Slow shaders on RADEON X300/X550 Series (128 MB)

Hi All,

We have a texture blurring code that runs very slow only on this hardware:

Graphics card:  	RADEON X300/X550 Series (128 MB)
Graphics card:  	RADEON X300/X550 Series Secondary (128 MB)
Chiptype:        	RADEON X300/X550 Series (0x5B60) 
3D accelerator  	ATI Radeon X300 (RV370)
Installed driver:  	ati2dvag (6.14.10.6575) 

RAMDAC frequency:      400 MHz
Pixel pipelines  	4
TMU per pipeline  	1
Vertex shaders  	2 (v2.0)
Pixel shaders  	1 (v2.0)
DirectX support, hardware  	DirectX v9.0
Pixel Fillrate  	1296 MPixel/s
Texel Fillrate  	1296 MTexel/s 

ATI GPU Registers:
			ati-00F8  	08000000
			ati-0140  	00000070
			ati-0144  	1A289111
			ati-0148  	D7FFD000
			ati-0154  	F0000000
			ati-0158  	31320032
			ati-0178  	00001017
			ati-01C0  	01FF0000
			ati-4018  	00010011
			ati-CLKIND-0A  	03301D04
			ati-CLKIND-0B  	00001A00
			ati-CLKIND-0C  	0400BC00
			ati-CLKIND-0D  	00807FFA
			ati-CLKIND-0E  	04002400
			ati-CLKIND-0F  	00000000
			ati-CLKIND-12  	00031212
			ati-MCIND-6C  	00000000 




Chipset:  Intel Grantsdale-G i915G

GPU code:  	RV370 (PCI Express x16 1002 / 5B60, Rev 00)
GPU speed:  	324 MHz (orginal: 324 MHz) 

CPU type  	Intel Pentium 4 520, 2800 MHz (14 x 200) 

Supported:  	x86, MMX, SSE, SSE2, SSE3 



OpenGL Extensions Viewer 3.0 says:

Renderer: ATI Radeon X300/X550/X1050 Series
Vendor: ATI Technologies Inc.
Memory: 128 MB
Version: 2.1.8543 Release
Shading language version: 1.20

To me all the info tell that this machine can fully support a shader program, while the real machine make us think that we need to disable shader support on it.

Why? The shader code follows below.

Thanks,

Alberto

// size of kernel for this execution
const int KernelSize = %len%; 
                                      
// array of offsets for accessing the base image
uniform float Offset[KernelSize];

// value for each location in the convolution kernel
uniform float KernelValue[KernelSize];

// image to be convolved
uniform sampler2D BaseImage;

void main()
{

   int i;
   vec4 sum = vec4(0.0);

   for (i = 0; i < KernelSize; i++) 
   {
      vec4 tmp = texture2D(BaseImage, gl_TexCoord[0].st + vec2(Offset[i], 0));
      sum += tmp * KernelValue[i];
   }

   gl_FragColor = sum;
                                     
}

For what value of KernelSize is it slow ?

To me “supported” and “usable” are kind of orthogonal. A small micro benchmark at runtime, during an “auto-detect settings” phase, allow to make a better decision whether to use a feature or not.

The user should always be able to force the use of any supported feature, even if it does not pass the “usable” framerate, but defaults settings should really take in account the real performance.

* _Records shown_:

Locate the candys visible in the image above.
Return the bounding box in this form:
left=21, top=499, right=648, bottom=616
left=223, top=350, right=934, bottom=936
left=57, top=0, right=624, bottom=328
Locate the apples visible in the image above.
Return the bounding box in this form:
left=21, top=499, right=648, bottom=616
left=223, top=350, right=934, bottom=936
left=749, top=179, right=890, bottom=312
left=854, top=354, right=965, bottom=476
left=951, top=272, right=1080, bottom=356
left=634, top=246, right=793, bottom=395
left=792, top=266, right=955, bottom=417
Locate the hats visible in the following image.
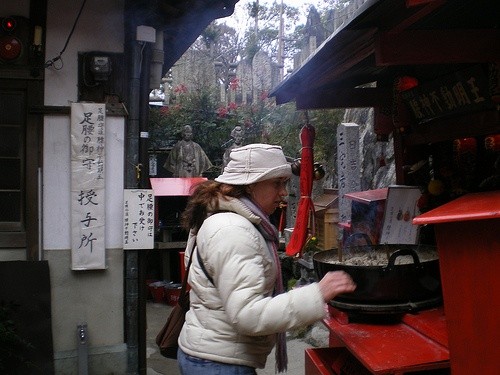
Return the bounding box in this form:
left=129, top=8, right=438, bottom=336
left=214, top=144, right=291, bottom=185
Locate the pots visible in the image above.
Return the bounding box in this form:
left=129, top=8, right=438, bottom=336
left=312, top=231, right=443, bottom=303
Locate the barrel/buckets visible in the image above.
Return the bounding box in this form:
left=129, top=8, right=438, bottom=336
left=146, top=279, right=184, bottom=306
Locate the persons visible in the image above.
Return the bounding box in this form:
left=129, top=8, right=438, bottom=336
left=163, top=125, right=214, bottom=177
left=222, top=126, right=245, bottom=174
left=177, top=143, right=357, bottom=375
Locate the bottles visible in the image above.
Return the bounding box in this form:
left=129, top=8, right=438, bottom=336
left=428, top=155, right=444, bottom=198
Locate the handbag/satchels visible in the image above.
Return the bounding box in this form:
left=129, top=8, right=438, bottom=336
left=156, top=292, right=190, bottom=360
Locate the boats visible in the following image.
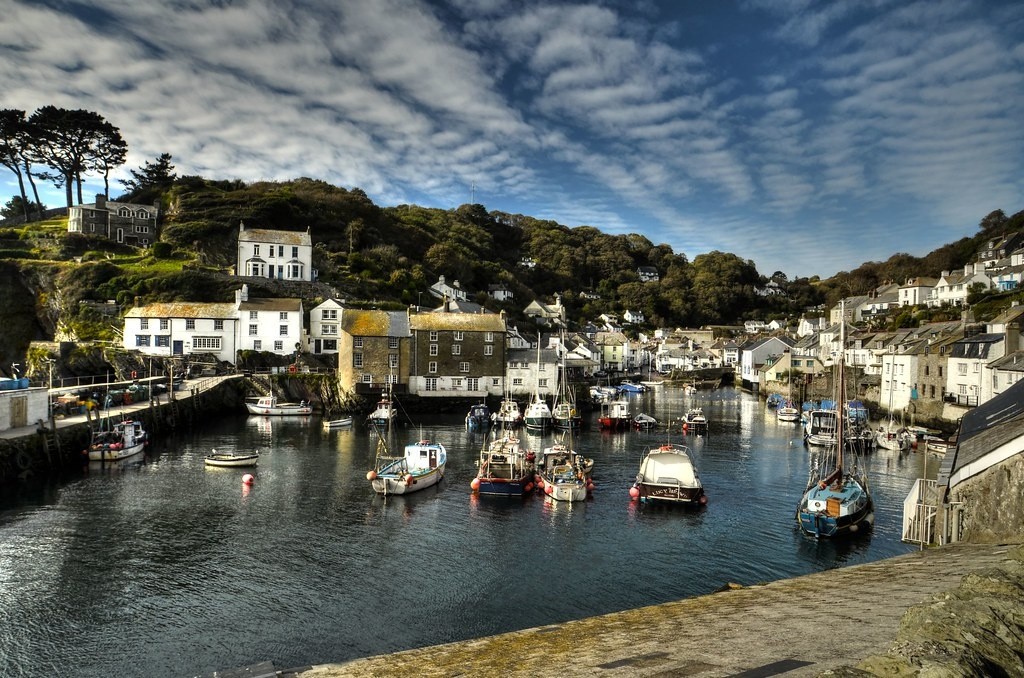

* _Problem requirements_: In the forum thread on slow shaders, change "disable" to "turn off" in the passage from "To me all the" to "support on it.", and give that passage again.

* _Answer_:
To me all the info tell that this machine can fully support a shader program, while the real machine make us think that we need to turn off shader support on it.